Facile and restricted pathways for the dissociation of octenoyl-CoA from the medium-chain fatty acyl-CoA dehydrogenase (MCAD)-FADH2-octenoyl-CoA charge-transfer complex: energetics and mechanism of suppression of the enzyme's oxidase activity.

In a previous paper, we demonstrated that the reductive half-reaction of medium-chain fatty acyl-CoA dehydrogenase (MCAD), utilizing octanoyl-CoA as physiological substrate, generates two (kinetically distinct) forms of the reduced enzyme (MCAD-FADH2) - octenoyl-CoA charge-transfer complexes [Kumar, N.R., & Srivastava, D.K. (1994) Biochemistry 33, 8833-8841]. We present evidence that octenoyl-CoA dissociates from the second (most stable) charge-transfer complex (referred to as CT2) via two alternative ("facile" and "restricted") pathways.

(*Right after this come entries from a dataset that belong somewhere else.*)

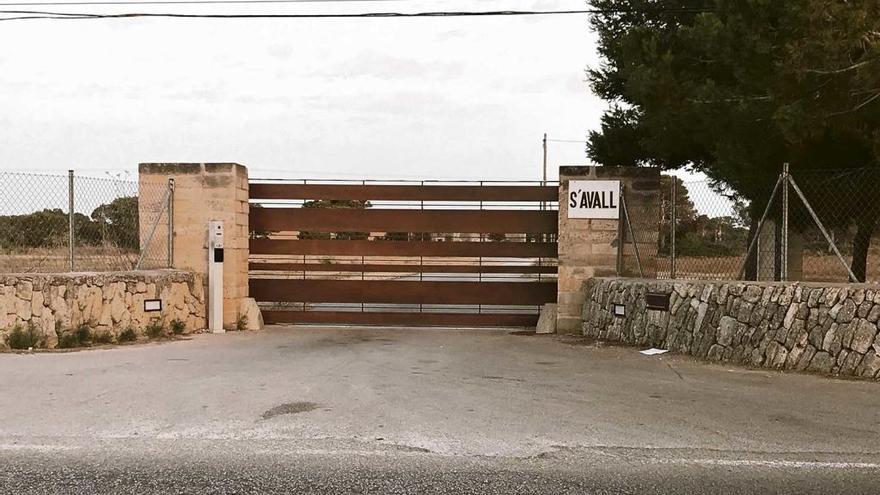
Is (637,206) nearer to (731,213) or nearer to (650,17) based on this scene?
(731,213)

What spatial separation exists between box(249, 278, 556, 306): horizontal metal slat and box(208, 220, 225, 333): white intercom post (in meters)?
0.93

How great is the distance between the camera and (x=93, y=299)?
9.61 meters

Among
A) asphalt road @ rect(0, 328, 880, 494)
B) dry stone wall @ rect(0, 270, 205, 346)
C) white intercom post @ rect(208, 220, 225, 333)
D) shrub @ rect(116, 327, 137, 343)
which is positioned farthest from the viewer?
white intercom post @ rect(208, 220, 225, 333)

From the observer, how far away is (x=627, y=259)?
11.3 metres

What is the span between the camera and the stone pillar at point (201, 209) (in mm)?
11461

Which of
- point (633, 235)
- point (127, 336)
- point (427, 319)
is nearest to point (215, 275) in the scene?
point (127, 336)

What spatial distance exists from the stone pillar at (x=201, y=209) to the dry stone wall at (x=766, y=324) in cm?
650

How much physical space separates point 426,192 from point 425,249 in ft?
3.29

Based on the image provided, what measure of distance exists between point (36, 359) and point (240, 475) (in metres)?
5.39

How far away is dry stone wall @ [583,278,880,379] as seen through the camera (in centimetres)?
748

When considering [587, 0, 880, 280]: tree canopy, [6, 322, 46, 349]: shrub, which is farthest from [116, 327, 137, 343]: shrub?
[587, 0, 880, 280]: tree canopy

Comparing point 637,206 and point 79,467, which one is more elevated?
point 637,206

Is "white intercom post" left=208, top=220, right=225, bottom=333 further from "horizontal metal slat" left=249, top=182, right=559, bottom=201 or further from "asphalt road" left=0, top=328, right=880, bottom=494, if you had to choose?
"asphalt road" left=0, top=328, right=880, bottom=494

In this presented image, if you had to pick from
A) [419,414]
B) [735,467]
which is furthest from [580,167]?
[735,467]
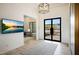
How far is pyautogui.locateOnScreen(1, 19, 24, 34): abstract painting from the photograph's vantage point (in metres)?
2.36

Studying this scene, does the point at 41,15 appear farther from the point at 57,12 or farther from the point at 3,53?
the point at 3,53

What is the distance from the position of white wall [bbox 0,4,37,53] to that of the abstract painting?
0.08 m

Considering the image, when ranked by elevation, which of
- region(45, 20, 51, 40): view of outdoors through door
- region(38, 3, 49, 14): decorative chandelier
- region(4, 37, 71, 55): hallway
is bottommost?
region(4, 37, 71, 55): hallway

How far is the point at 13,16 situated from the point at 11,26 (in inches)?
8.3

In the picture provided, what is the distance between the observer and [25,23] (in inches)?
97.9

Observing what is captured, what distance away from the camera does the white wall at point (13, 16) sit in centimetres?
236

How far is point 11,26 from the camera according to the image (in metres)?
2.40

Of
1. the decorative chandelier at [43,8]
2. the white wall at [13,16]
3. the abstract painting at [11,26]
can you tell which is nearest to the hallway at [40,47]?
the white wall at [13,16]

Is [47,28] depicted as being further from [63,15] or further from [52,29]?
[63,15]

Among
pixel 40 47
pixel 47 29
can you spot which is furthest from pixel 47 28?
pixel 40 47

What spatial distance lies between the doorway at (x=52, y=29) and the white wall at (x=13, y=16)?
0.37 meters

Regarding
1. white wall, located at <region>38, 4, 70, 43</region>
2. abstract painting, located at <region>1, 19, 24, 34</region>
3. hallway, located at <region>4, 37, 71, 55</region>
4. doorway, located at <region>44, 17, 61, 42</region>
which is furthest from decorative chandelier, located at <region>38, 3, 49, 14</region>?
hallway, located at <region>4, 37, 71, 55</region>

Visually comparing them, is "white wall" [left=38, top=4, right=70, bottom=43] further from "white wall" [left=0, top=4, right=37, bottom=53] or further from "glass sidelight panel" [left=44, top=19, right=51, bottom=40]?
"white wall" [left=0, top=4, right=37, bottom=53]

The dissociation of octenoyl-CoA via the facile pathway involves the reversal of the overall reductive half-reaction of the enzyme, generating MCAD-FAD - octanoyl-CoA as the Michaelis complex, followed by dissociation of the latter complex into MCAD-FAD + octanoyl-CoA. Hence, via this pathway, octenoyl-CoA is released from the enzyme site in the form of octanoyl-CoA. In contrast, the restricted pathway involves a direct (albeit slow) dissociation of octenoyl-CoA from CT2 to yield MCAD-FADH2 + octenoyl-CoA. The kinetic profile for the dissociation of octenoyl-CoA via the restricted pathway matches the rate of oxidation of the reduced flavin (within CT2) by O2. This suggests that the oxidase activity of the enzyme remains suppressed as long as the reduced enzyme predominates in the form of the charge-transfer complex(es). The oxidase activity of the enzyme emerges concomitantly with the conversion of CT2 to the MCAD-FADH2 - octenoyl-CoA Michaelis complex. The energetic basis for the dissociation of octenoyl-CoA via the facile and restricted pathways and the mechanism of suppression of the oxidase activity of the enzyme are discussed.